Bundesbank: market participants should press ahead resolutely with the SEPA migration process

Two years ago, European legislators in a trilogue procedure with the European Parliament, the European Commission and the Council of Ministers passed the SEPA migration end-date Regulation (No 260/2012), stating 1 February 2014 as the end date for the existing credit transfer and direct debit schemes. The European Commission has now proposed that payment service providers may continue accepting credit transfers and direct debits in the national format until 1 August 2014. This would postpone the end date for SEPA by six months. The proposal can only enter into force once it has been endorsed by the European Parliament and the Council of Ministers. 

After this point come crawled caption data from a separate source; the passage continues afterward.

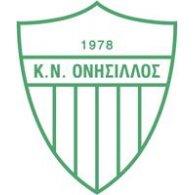 Logo of Onisillos Sotiras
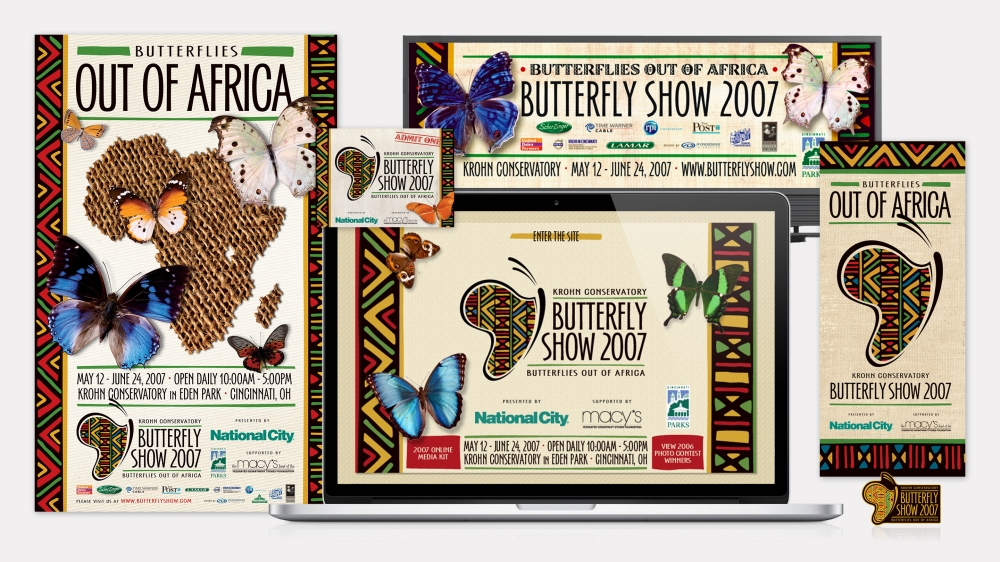 gallery_multimedia_butterflyshow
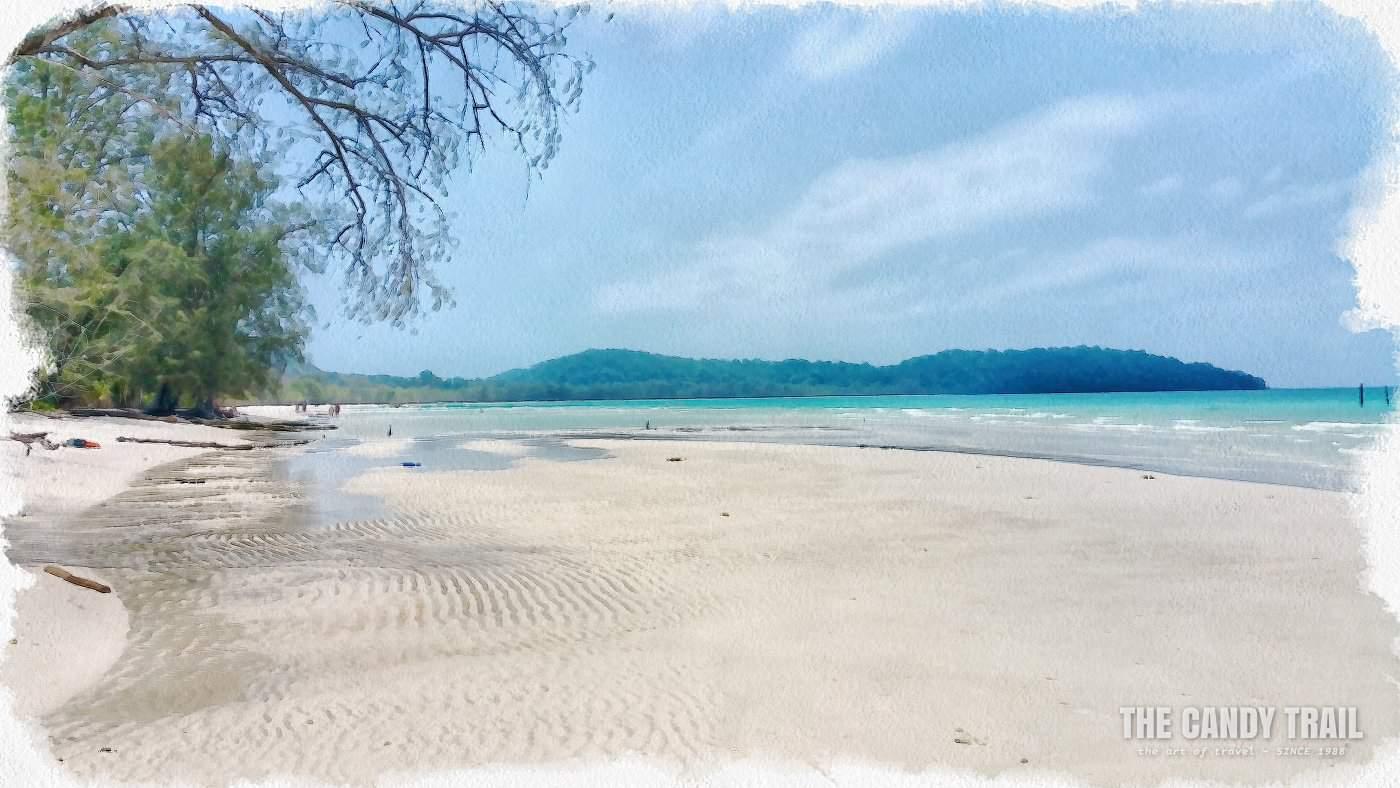 deserted-4k-beach-koh-rong-island-cambodia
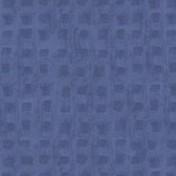 Printed Curtains - Sundance Marine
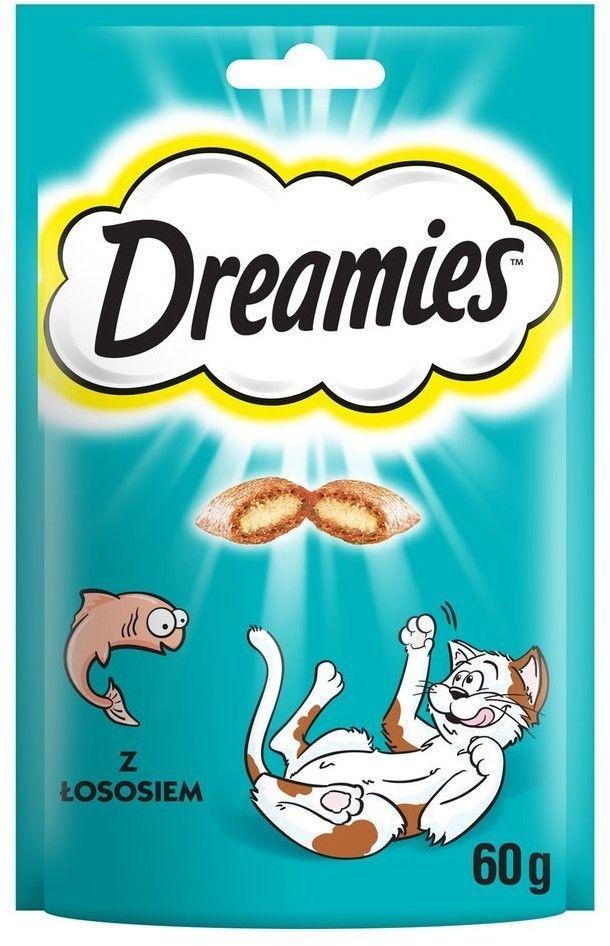 Dreamies z Wyśmienitym Łososiem 6x 60g
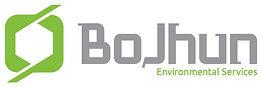 Environmental Services Water Testing Wastewater, Environmental Lab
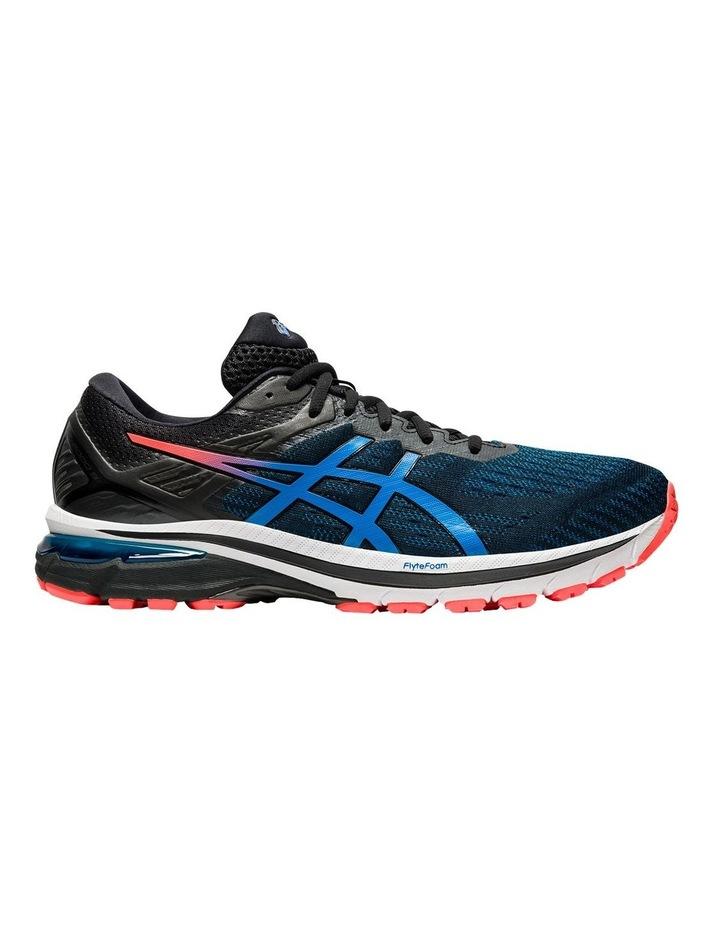 Gt-2000 9 4E Mens Black Running Shoe image 1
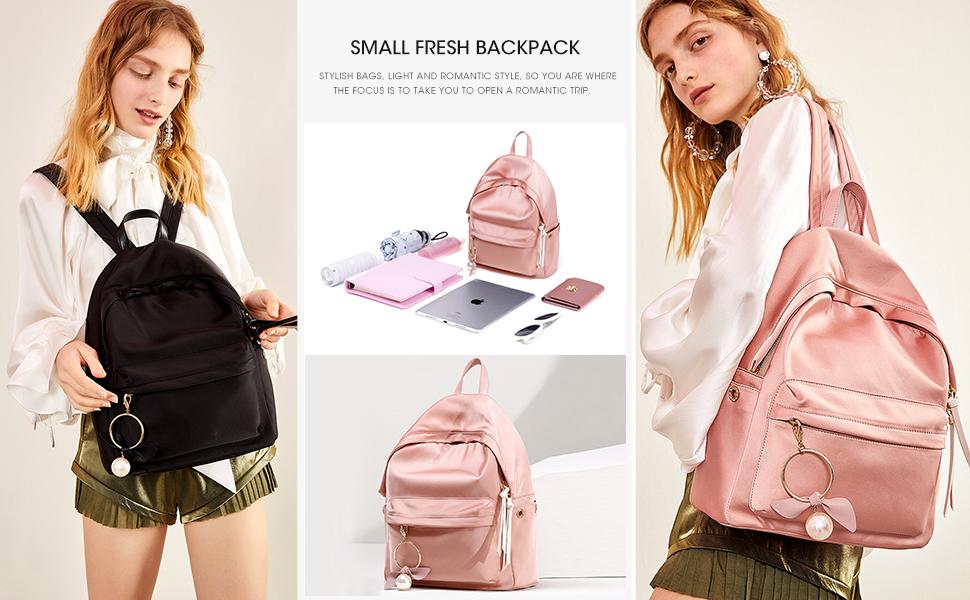 c233e5d0d840 Amazon.com: LA'FESTIN Fashion Shoulder Backpacks with Large Capacity ...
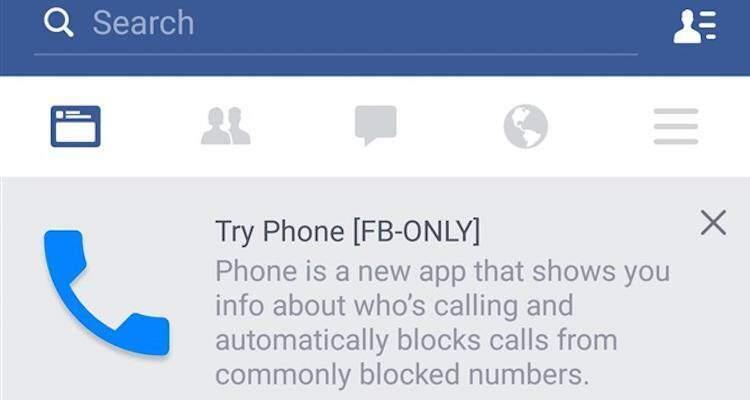 Screenshot della notifica della disponibilità di Facebook Phone su Android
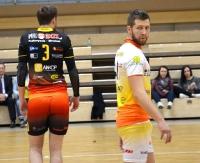 Nowi zawodnicy w TSV Sanok. W siatkarskim CV występy w ekstraklasie i Lidze Mistrzów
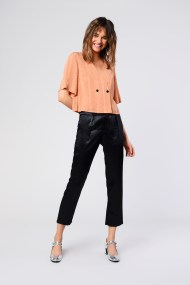 Tapered Black Trouser by Glamorous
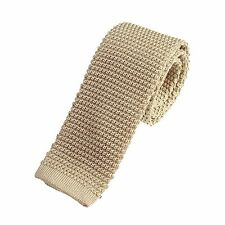 Men's Plain Light Oatmeal Narrow Slim Skinny Silk Knitted Tie (N001)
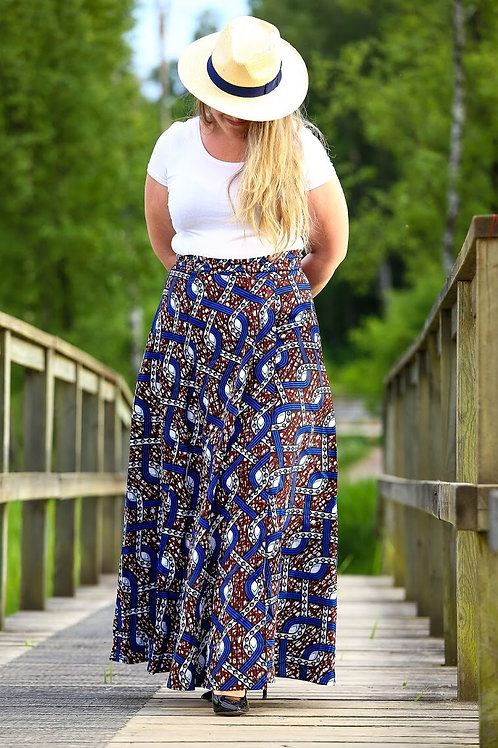 Fancy maxi wrap skirt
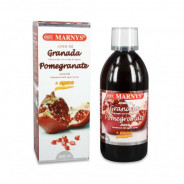 Marnys Pomegranate Juice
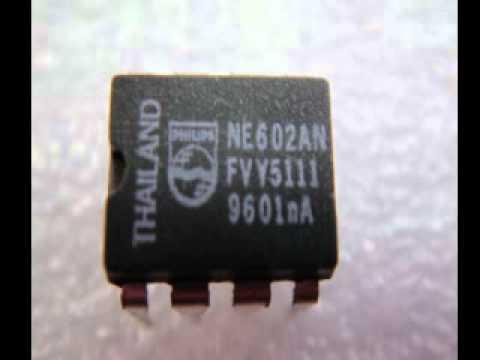 NE602 Receiver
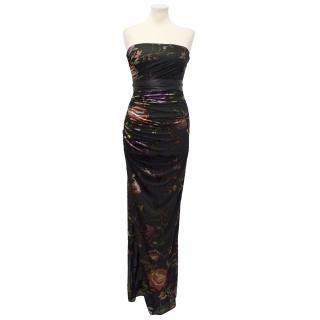 Emanuel Ungaro Floral Silk Maxi Dress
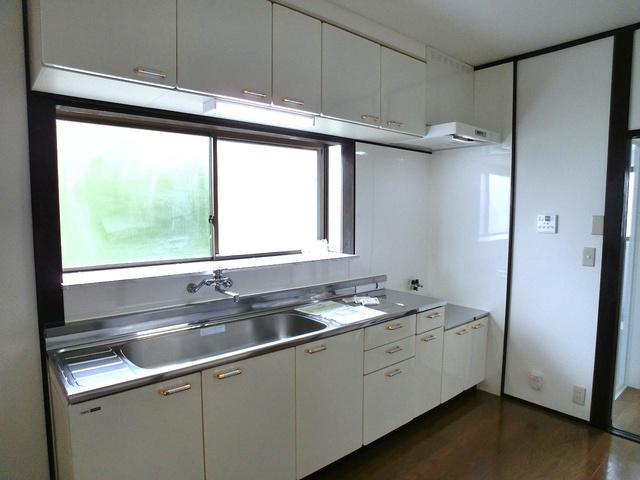 渡辺貸家 / 6号号室キッチン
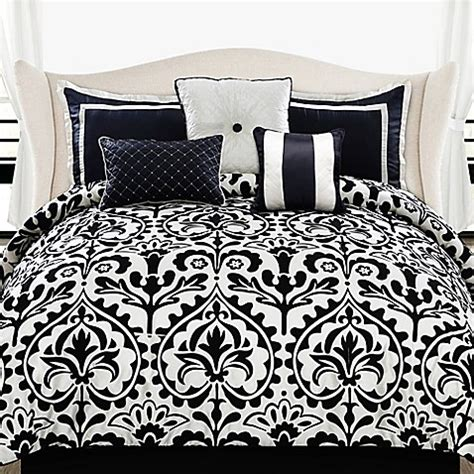 bed bath and beyond track order becca comforter set bed bath beyond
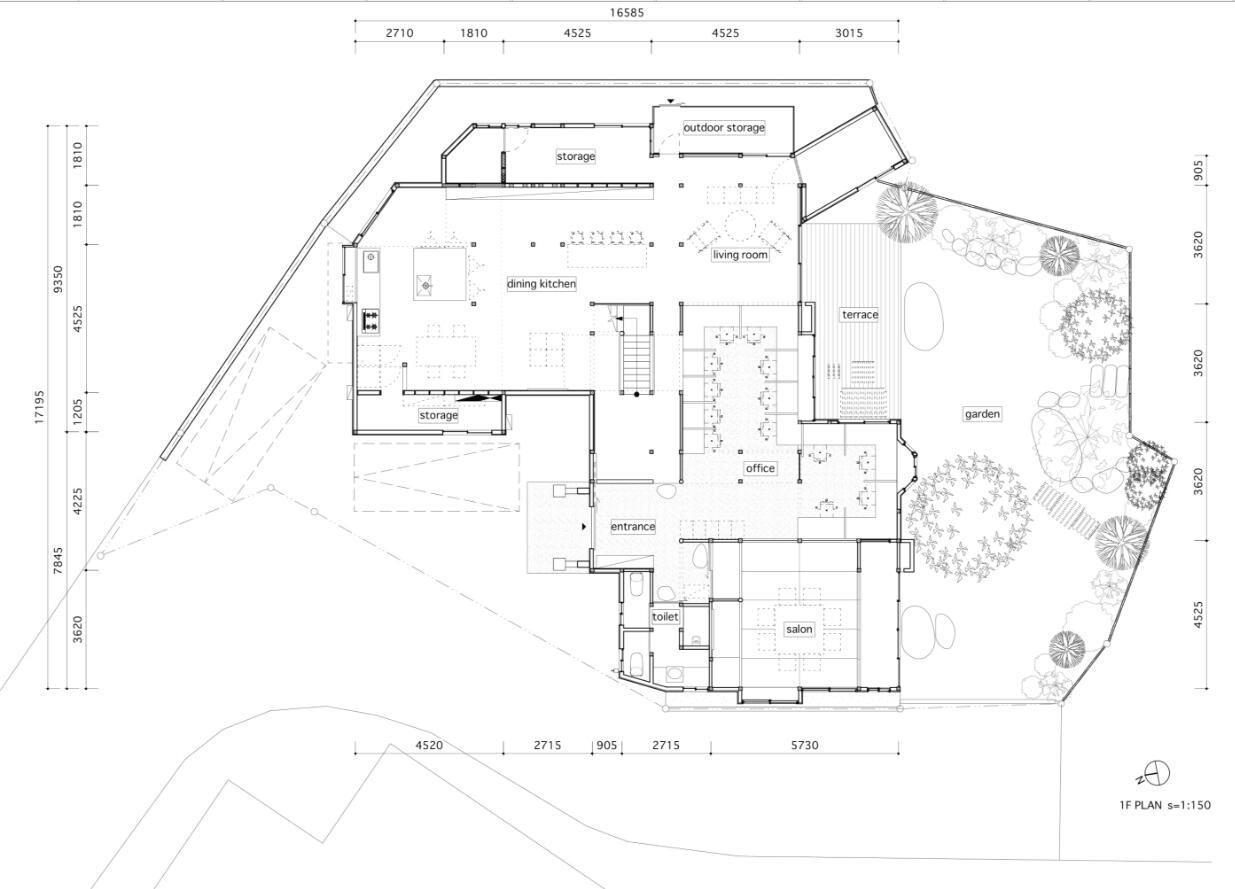 传统的日式风格,日本HOJO SANCI住宅办公两用空间设计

The banking industry, enterprises, public institutions and associations in Germany have already invested a great deal of effort into ensuring that the end date of 1 February 2014 would be met. Although the Bundesbank has stressed in recent weeks that much work still needs to be done in Germany, "we were nevertheless confident that the target could be met", said Carl-Ludwig Thiele, Member of the Deutsche Bundesbank’s Executive Board. He added that "the time and effort invested in the changeover has not been in vain as SEPA is definitely coming". The European Commission’s proposal should under no circumstances lead to market participants losing confidence regarding their preparations for migration. "I urge all market participants to press ahead resolutely with their SEPA projects and to assume that the changeover will take place on 1 February 2014", said Thiele. Moreover, the concrete implications of the Commission’s proposal still have to be analysed and discussed with all the parties involved in the German payments market.